--- Reading text ---

A shortage of accountants is pushing the industry to reboot its image to win over young talent: 'You have to sell them'
There are fewer CPA-certified accountants out there, and that poses compliance risks for businesses.
The industry has long suffered image problems and hopes to revamp it with new initiatives.
Major firms and colleges with accounting programs are investing in upskilling.
There's a nationwide shortage of accountants, and it's becoming a problem for businesses.
The American Institute of Certified Public Accountants says fewer people are graduating with accounting degrees than in years past, and the number of people taking and passing the certified public accountant exam is dropping. Meanwhile, a 2022 Deloitte poll found that 82% of hiring managers for accounting and financial positions at public companies and 69% at private companies said talent retention is a challenge.
Accountants manage financial processes and financial reporting and ensure regulatory compliance. If the shortage of these workers continues, accountability and integrity in business could suffer, Steven Kachelmeier, the chair of the accounting department at the University of Texas, told Insider, which could lead to a rise in fraud like the Enron and WorldCom scandals of the early 2000s.
He said that a lack of accountants is like playing sports without a referee.
"We may not always like the referees, but sports is a free-for-all without them," he said. "Accountants and auditors are to business as those people in the black-and-white-striped shirts are to sports. We're the referees of business.

--- Information shown ---

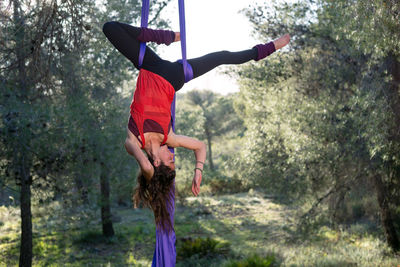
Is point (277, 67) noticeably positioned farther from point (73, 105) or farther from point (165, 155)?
point (165, 155)

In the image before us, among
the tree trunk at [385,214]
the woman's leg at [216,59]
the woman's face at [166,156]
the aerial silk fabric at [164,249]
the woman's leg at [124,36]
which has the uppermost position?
the woman's leg at [124,36]

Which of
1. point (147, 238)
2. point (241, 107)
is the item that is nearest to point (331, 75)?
point (147, 238)

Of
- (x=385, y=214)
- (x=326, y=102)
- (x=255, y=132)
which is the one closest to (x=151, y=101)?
(x=326, y=102)

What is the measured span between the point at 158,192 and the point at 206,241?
7.07 meters

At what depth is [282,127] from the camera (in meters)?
9.49

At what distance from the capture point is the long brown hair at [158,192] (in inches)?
102

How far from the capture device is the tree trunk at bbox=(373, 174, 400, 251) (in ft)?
25.3

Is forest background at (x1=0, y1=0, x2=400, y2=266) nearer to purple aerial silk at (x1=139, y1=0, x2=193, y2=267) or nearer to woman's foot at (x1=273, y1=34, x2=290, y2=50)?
woman's foot at (x1=273, y1=34, x2=290, y2=50)

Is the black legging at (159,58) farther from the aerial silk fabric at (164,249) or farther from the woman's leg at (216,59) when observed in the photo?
the aerial silk fabric at (164,249)

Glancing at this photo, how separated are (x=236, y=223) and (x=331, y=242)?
5.45 m

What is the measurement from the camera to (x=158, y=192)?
264 cm

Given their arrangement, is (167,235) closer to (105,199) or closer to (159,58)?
(159,58)

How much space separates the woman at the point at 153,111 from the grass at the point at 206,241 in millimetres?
4543

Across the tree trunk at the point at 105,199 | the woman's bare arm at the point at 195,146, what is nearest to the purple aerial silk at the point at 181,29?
the woman's bare arm at the point at 195,146
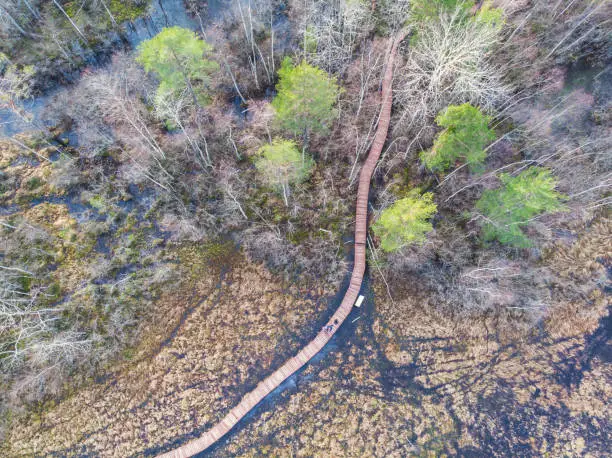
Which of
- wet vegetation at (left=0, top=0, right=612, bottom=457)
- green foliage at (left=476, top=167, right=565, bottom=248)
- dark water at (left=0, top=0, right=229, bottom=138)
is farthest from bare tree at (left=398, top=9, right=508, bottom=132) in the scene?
dark water at (left=0, top=0, right=229, bottom=138)

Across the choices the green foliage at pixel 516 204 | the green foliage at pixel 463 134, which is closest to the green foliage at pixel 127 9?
the green foliage at pixel 463 134

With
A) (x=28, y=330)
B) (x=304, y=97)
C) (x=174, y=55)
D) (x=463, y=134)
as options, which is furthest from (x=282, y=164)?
(x=28, y=330)

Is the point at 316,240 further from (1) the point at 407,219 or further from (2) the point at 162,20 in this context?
(2) the point at 162,20

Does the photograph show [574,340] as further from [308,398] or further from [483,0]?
[483,0]

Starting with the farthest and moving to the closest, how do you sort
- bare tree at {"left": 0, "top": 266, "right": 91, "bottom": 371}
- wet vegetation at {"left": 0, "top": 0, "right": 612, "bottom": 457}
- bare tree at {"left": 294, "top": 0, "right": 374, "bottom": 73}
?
bare tree at {"left": 294, "top": 0, "right": 374, "bottom": 73} → bare tree at {"left": 0, "top": 266, "right": 91, "bottom": 371} → wet vegetation at {"left": 0, "top": 0, "right": 612, "bottom": 457}

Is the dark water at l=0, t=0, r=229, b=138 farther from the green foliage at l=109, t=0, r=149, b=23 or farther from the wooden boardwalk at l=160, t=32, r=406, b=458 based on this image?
the wooden boardwalk at l=160, t=32, r=406, b=458

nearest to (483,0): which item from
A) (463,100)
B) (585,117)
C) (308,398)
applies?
(463,100)
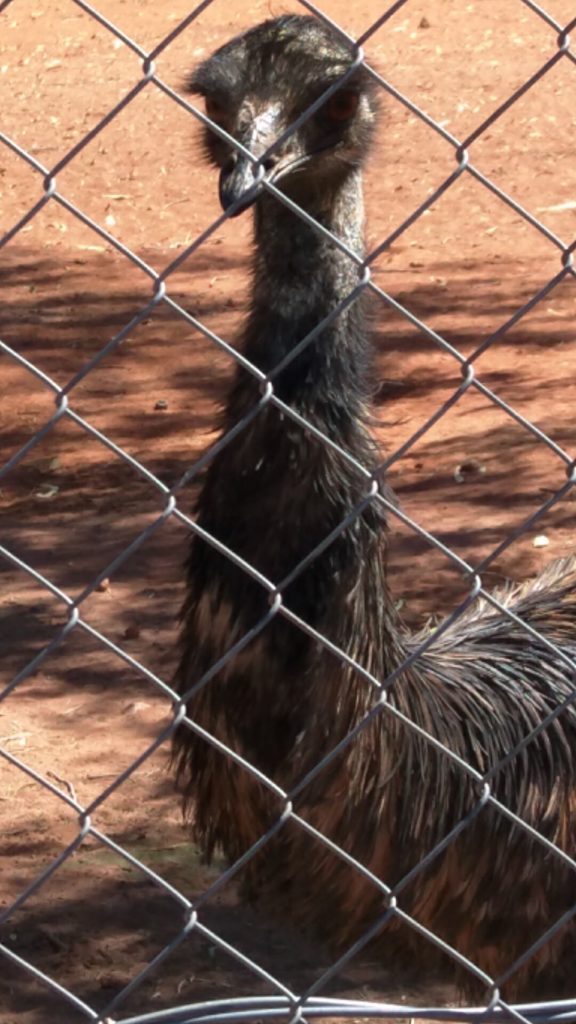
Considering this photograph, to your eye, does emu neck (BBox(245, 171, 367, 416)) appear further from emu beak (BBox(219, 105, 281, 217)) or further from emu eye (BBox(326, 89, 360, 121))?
emu eye (BBox(326, 89, 360, 121))

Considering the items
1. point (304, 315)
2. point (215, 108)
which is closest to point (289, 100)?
point (215, 108)

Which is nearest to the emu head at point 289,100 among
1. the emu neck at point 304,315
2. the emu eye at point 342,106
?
the emu eye at point 342,106

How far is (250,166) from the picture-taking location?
248 centimetres

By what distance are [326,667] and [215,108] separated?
942 millimetres

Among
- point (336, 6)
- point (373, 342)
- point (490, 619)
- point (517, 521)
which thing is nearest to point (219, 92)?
point (373, 342)

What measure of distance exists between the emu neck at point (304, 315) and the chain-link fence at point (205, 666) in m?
0.03

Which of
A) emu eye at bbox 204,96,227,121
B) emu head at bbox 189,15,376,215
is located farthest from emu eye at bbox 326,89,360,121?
emu eye at bbox 204,96,227,121

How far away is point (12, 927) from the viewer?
392 centimetres

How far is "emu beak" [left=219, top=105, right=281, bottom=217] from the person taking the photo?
93.9 inches

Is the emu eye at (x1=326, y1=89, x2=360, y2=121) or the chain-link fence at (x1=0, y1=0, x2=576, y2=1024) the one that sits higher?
the emu eye at (x1=326, y1=89, x2=360, y2=121)

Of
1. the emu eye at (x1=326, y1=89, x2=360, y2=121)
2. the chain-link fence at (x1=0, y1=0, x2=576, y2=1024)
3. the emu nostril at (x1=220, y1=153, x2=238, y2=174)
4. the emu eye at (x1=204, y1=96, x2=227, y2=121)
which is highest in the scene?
the emu eye at (x1=326, y1=89, x2=360, y2=121)

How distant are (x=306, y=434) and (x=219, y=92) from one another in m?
0.60

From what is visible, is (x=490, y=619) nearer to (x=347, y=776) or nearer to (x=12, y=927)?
(x=347, y=776)

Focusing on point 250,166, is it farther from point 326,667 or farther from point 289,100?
point 326,667
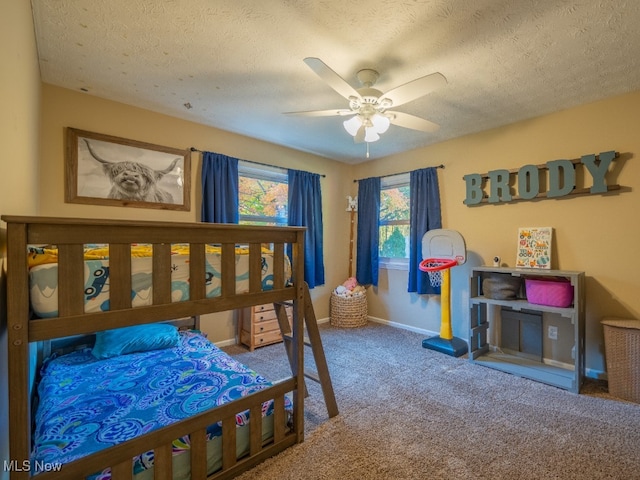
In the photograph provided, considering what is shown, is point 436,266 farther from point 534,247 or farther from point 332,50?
point 332,50

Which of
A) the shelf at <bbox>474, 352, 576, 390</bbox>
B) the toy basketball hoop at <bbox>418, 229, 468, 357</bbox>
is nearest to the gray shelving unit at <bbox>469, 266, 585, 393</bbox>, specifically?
the shelf at <bbox>474, 352, 576, 390</bbox>

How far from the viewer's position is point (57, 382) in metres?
1.79

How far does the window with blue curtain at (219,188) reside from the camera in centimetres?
310

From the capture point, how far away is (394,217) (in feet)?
13.8

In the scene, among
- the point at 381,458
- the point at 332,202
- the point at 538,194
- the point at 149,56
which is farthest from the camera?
the point at 332,202

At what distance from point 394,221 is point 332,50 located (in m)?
2.69

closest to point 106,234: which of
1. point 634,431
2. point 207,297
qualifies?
point 207,297

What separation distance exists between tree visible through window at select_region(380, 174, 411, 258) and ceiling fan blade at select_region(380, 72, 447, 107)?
220cm

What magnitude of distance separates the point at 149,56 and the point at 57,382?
2.15 metres

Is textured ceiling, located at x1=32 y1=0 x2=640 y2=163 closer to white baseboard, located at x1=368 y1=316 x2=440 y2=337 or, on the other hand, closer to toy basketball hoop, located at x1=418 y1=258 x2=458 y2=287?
toy basketball hoop, located at x1=418 y1=258 x2=458 y2=287

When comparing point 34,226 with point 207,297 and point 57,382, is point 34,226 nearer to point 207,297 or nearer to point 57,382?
point 207,297

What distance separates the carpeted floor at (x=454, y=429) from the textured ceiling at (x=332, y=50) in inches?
94.1

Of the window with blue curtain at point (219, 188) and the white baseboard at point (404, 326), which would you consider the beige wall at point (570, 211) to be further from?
the window with blue curtain at point (219, 188)

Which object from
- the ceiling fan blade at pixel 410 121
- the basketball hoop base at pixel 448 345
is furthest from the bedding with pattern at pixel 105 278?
the basketball hoop base at pixel 448 345
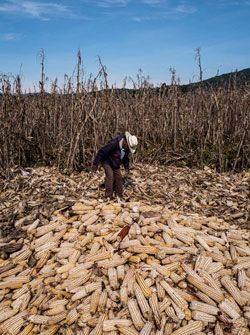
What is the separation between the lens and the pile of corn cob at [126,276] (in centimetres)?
346

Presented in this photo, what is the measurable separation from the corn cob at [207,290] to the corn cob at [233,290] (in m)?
0.12

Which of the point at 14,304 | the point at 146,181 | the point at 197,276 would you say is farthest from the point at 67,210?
the point at 146,181

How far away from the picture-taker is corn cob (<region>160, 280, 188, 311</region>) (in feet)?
11.6

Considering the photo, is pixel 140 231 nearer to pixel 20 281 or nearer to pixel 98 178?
pixel 20 281

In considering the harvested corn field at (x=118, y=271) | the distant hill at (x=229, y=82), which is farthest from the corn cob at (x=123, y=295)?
the distant hill at (x=229, y=82)

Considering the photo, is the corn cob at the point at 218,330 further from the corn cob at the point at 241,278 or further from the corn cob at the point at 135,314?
the corn cob at the point at 135,314

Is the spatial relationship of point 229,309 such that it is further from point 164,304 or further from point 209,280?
point 164,304

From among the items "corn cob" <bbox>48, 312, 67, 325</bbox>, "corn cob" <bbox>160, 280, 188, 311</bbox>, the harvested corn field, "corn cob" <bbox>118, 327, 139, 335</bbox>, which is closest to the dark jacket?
the harvested corn field

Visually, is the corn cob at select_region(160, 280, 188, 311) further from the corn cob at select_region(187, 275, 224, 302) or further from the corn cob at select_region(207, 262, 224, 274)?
the corn cob at select_region(207, 262, 224, 274)

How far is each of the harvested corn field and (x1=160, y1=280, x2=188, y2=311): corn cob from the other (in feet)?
0.03

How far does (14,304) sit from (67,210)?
156 cm

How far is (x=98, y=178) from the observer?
7566 millimetres

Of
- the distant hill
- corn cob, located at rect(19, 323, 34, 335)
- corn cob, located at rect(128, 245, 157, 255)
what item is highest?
the distant hill

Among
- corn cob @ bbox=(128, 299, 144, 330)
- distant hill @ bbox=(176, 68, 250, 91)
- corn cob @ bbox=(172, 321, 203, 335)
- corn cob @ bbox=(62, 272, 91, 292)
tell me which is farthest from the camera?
distant hill @ bbox=(176, 68, 250, 91)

---

To do:
Extend the article on the accountant shortage, picking up right after its final sentence. The material has no connection to the article on the accountant shortage.

Answer to the exercise:
"Without accounting and without finance, there are no rules to the game. It's like playing a game, and you make up your rules as you go along. It keeps the system honest."
To combat shortages, those in the accounting industry are working to attract more people to the field. Advancing technology in the sector, raising awareness about accounting careers, increasing diversity, and changing the profession's image are some of the ways they're tackling the challenge.
Why is accounting experiencing a decline?
Many experts blame the Great Resignation for the decline in available accountants. And, AICPA notes, 75% of CPAs reached retirement age in 2020.
But accounting has long had image problems that's made it difficult for the industry to recruit younger talent, Kachelmeier said, noting that his accounting program has seen majors decline between 20% to 40% over the past few years. Thinking of the profession often conjures up images of number crunchers with mountains of paperwork and endless data entry, when in reality, much of these mundane-sounding tasks have since been automated.
"There's not a lot of high-school students out there who say, 'I'm going to be an accountant,'" he said. "You have to sell them."
Pay is another issue. Starting salaries in accounting tend to be lower than other financial careers — according to the Bureau of Labor Statistics, the median salary for accountants and auditors is $77,250, compared to $95,570 for financial analysts and $131,710 for financial managers. CPAs typically earn more, but obtaining a license requires 150 semester hours of education (more than a typical bachelor's degree) and passing the CPA exam.
To attract employees, some firms are increasing salaries and paying for exam-test-prep materials and time off to study and take the exam.
KPMG, one of the Big Four accounting firms, offers a CPA Kickstart Program, which pays new employees a full-time salary with benefits for two months to study to pass parts of the CPA exam.
Sandy Torchia, the vice chair of talent and culture at KPMG, said the company hasn't been impacted by the accountant shortage yet. "But, certainly, we have it on the horizon as a risk for the future," she said. "It's definitely on our radar."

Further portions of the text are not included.